Task to complete: Your task is to find every line in the records that holds the string "deer" and copy it.

Input data:
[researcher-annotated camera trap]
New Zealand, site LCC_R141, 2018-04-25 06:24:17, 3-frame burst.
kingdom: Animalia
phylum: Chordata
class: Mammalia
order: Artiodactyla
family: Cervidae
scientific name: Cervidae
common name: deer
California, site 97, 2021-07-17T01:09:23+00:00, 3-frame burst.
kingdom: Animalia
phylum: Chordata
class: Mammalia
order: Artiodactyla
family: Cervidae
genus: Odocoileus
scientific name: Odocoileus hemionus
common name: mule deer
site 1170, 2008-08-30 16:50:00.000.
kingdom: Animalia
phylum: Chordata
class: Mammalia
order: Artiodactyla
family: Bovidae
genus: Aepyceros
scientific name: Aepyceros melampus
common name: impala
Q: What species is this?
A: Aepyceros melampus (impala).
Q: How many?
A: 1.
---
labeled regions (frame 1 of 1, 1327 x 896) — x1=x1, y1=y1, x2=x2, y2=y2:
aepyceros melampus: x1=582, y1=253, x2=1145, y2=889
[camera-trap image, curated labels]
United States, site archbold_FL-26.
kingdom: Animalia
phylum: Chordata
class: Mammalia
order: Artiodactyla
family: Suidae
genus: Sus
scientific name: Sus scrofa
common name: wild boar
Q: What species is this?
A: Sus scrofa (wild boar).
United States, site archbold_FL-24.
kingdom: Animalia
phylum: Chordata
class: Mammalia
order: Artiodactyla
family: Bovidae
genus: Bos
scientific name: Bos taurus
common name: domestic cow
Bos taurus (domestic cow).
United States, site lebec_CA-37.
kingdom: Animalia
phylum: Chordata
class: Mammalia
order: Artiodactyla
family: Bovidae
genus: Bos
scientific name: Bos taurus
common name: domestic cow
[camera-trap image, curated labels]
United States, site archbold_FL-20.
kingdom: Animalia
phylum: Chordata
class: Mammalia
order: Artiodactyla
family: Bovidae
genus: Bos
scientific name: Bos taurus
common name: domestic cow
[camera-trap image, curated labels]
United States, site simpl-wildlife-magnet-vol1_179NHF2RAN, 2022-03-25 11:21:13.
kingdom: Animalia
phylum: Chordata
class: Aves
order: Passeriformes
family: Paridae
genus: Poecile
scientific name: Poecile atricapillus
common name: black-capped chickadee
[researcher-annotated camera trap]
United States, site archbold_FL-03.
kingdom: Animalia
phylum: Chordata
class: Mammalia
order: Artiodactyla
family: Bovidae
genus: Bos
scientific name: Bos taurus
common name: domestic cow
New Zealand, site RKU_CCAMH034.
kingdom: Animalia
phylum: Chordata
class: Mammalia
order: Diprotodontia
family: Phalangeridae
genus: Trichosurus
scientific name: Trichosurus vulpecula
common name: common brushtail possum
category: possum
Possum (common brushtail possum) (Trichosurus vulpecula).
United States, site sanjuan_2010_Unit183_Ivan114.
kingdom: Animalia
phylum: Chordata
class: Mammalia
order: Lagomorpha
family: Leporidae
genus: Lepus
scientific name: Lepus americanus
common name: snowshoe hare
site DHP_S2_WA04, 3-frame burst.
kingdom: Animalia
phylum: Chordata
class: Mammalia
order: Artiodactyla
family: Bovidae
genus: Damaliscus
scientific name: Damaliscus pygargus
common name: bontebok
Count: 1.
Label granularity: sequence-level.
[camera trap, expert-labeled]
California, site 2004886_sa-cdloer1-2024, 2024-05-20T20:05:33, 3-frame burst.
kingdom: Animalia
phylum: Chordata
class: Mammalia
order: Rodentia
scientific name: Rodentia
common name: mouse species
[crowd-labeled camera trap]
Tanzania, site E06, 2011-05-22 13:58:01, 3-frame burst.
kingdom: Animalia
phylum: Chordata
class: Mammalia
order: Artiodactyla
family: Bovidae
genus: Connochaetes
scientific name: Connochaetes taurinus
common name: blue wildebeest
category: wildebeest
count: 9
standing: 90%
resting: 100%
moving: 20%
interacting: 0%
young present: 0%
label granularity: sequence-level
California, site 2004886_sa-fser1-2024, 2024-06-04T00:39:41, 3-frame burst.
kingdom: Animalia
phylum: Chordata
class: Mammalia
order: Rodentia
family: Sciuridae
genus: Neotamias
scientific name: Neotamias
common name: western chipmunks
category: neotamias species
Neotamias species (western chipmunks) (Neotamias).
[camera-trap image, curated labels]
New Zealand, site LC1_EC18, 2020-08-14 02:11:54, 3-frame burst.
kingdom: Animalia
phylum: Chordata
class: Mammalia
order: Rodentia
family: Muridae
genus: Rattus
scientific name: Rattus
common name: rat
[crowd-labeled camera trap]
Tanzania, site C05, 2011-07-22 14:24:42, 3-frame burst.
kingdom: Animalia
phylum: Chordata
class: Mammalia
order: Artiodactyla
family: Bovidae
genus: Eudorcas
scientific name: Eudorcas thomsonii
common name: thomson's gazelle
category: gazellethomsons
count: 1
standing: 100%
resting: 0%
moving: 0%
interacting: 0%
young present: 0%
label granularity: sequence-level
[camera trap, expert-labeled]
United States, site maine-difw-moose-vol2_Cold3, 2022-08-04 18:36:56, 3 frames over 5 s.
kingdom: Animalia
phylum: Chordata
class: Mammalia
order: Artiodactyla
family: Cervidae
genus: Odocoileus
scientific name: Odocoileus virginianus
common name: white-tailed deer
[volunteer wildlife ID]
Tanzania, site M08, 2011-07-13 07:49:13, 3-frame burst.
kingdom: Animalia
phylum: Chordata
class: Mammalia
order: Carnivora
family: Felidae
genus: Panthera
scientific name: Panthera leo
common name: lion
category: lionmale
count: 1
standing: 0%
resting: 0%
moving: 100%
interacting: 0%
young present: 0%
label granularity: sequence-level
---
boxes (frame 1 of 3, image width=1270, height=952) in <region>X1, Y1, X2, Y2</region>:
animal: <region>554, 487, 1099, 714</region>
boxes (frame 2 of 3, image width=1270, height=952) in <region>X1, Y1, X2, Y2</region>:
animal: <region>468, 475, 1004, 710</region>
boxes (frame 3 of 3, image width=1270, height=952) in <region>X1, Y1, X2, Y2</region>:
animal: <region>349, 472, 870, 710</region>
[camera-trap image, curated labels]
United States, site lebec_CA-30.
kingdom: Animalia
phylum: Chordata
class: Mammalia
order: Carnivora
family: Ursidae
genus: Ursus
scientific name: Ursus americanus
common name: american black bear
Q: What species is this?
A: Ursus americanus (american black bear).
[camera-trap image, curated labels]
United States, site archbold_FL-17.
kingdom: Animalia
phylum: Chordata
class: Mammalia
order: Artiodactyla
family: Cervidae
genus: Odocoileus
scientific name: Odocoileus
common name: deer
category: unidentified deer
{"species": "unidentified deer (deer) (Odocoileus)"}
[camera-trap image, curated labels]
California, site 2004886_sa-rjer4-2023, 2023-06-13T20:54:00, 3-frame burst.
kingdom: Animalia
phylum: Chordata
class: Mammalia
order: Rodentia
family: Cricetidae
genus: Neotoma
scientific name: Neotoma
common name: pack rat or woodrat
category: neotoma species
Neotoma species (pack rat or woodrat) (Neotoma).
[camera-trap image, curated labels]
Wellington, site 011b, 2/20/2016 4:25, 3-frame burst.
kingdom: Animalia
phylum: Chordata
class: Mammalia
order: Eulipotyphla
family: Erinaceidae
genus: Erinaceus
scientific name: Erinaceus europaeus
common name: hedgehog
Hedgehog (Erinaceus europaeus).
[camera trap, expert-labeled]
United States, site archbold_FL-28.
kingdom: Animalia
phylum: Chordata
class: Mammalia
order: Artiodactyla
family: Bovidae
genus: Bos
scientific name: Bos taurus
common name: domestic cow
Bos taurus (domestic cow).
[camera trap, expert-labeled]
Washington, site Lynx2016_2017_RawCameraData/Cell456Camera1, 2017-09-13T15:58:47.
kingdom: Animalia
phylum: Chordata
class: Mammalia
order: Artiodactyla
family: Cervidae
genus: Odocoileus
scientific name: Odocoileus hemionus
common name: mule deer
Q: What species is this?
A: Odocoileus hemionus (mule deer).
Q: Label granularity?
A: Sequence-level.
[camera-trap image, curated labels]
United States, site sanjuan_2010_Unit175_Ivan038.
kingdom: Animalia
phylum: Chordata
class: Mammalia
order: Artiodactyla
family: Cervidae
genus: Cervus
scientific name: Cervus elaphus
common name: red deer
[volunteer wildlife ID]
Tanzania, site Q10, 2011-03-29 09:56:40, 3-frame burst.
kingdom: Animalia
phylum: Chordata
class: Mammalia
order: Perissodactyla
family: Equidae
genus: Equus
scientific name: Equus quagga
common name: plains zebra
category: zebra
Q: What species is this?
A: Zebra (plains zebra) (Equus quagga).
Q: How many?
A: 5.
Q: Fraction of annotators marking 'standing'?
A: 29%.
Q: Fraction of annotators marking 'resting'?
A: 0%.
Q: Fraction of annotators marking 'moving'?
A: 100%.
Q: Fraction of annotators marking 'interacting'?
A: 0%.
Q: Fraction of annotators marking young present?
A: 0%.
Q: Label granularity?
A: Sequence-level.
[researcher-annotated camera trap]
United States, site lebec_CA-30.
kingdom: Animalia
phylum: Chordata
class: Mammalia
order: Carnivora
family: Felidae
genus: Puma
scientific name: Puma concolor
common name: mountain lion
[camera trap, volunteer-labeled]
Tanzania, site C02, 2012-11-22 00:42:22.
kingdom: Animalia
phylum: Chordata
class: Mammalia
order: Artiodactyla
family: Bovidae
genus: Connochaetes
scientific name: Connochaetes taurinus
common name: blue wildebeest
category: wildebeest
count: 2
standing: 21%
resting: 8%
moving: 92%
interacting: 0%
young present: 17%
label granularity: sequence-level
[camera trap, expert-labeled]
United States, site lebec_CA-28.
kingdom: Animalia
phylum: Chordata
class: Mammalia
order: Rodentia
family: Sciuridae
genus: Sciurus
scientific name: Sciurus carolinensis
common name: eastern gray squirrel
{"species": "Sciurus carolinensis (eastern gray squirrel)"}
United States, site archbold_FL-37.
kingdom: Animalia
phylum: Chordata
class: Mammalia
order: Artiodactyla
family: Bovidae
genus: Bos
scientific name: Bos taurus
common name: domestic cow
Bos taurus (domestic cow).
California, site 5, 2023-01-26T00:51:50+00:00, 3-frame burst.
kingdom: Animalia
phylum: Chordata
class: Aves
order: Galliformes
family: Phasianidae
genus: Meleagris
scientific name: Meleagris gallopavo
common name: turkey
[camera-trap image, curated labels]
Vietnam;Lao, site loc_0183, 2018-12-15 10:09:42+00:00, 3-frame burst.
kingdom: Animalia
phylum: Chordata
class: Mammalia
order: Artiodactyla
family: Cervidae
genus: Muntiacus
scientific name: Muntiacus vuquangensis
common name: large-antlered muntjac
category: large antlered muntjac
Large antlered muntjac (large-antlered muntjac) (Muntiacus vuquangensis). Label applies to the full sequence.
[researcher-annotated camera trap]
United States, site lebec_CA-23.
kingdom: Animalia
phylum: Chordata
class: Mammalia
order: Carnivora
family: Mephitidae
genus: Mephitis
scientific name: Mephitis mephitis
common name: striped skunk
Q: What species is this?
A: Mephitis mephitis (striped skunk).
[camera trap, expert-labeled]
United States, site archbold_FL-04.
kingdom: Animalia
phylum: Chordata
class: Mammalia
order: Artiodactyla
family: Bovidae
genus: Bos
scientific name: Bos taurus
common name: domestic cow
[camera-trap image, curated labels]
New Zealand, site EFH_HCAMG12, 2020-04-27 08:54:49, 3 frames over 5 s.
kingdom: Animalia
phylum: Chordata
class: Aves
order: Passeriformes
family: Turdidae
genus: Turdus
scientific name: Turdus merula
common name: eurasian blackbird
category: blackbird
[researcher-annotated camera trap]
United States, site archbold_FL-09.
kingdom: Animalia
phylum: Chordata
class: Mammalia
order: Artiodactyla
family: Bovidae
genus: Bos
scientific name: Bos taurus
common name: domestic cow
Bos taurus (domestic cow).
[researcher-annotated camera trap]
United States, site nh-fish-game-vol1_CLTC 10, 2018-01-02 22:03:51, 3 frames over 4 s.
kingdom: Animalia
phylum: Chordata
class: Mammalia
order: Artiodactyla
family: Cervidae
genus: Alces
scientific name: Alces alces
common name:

Exercise output:
common name: deer
common name: mule deer
common name: white-tailed deer
common name: deer
category: unidentified deer
{"species": "unidentified deer (deer) (Odocoileus)"}
common name: mule deer
A: Odocoileus hemionus (mule deer).
common name: red deer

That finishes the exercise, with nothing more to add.